== GIVEN INSTRUCTION ==
Rewrite the part of the items that begins with the line containing "Comparing the three" and runs through the end of the items, substituting "chalk bluff" for "white chalk cliff" and keeping everything else the same.
-*-*-
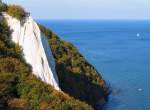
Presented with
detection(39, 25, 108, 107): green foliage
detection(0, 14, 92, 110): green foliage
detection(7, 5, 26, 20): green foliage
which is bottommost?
detection(39, 25, 108, 107): green foliage

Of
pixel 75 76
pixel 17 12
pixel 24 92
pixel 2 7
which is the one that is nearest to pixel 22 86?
pixel 24 92

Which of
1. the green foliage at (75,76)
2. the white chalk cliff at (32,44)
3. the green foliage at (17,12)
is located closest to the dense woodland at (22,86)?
the green foliage at (17,12)

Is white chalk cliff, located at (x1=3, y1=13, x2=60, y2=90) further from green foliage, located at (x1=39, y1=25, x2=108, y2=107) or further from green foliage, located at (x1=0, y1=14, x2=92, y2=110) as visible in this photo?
green foliage, located at (x1=39, y1=25, x2=108, y2=107)

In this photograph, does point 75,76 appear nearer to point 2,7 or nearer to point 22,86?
point 2,7

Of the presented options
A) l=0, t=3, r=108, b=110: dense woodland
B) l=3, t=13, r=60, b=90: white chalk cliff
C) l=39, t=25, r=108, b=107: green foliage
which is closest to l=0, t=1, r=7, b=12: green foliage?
l=0, t=3, r=108, b=110: dense woodland

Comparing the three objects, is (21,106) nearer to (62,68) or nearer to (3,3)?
(3,3)

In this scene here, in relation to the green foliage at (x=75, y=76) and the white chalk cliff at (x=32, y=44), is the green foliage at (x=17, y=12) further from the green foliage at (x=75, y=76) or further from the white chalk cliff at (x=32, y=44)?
-*-*-
== TASK RESULT ==
Comparing the three objects, is (21,106) nearer to (62,68) or nearer to (3,3)?
(3,3)

In this scene here, in relation to the green foliage at (x=75, y=76) and the chalk bluff at (x=32, y=44), is the green foliage at (x=17, y=12) further from the green foliage at (x=75, y=76) or further from the chalk bluff at (x=32, y=44)?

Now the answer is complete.